Two particles A and B are moving in the same direction on parallel horizontal tracks. At a a certain point the particle A travelling with a speed of 7ms^-1 and accelerating uniformly at 1.5ms^-2 overtakes B travelling at 3ms^-1 and accelerating uniformly at 2.5ms^-2. Calculate the period of time which elapses before B overtakes A.  If, after this time, B then ceases to accelerate and continues at constant speed, calculate the rime taken for A to overtake B again.

anonymous · Answer

You must set up this equation for both particles: $$position(final)=position(initial)+velocity(initial)+1/2*acell*time^2$$You can assume that position(initial) is zero for both particles and that the position(final) is the same for both particles when they're crossing. because their final positions are the same, just set both equations equal to each other and solve for time.
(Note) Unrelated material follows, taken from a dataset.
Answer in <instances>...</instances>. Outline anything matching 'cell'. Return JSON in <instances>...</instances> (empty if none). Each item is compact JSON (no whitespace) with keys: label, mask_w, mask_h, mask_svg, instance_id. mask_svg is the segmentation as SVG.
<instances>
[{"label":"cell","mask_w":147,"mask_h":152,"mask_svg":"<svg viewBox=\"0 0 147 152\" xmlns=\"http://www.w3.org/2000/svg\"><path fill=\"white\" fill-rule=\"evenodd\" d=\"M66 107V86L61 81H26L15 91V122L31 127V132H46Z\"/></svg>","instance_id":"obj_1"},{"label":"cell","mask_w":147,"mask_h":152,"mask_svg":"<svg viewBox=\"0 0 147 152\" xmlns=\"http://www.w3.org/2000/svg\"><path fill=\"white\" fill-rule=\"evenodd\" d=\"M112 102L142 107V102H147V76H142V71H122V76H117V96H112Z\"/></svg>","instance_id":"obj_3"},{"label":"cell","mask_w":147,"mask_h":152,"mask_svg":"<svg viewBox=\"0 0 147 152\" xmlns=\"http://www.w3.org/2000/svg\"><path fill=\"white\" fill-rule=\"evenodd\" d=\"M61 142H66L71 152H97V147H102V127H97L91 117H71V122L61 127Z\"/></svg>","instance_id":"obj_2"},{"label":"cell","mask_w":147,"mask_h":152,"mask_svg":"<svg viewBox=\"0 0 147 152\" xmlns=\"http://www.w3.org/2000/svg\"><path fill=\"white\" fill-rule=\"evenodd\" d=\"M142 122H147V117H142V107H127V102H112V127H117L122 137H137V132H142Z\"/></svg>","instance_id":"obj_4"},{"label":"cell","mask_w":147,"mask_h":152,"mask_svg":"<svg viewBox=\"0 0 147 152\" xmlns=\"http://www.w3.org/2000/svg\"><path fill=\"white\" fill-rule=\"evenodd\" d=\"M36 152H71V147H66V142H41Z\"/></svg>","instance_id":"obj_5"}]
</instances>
It will look like$$time=\sqrt{\frac{(velocityA(initial)-velocityB(initial))}{(1/2accelB-1/2accelA)}}$$ Well that's how I think it works! For the second part of the problem you have to solve for the velocity of particle B at the time you solved for in part a using one (or more) of these kinematic equations shown in the link below: http://www.physicsclassroom.com/Class/1DKin/U1L6a1.gif Kind of long explanation, but hoped I helped!

abmon98 · Answer

i plugged in the givens and still the answers is not the same as found in the back of my book.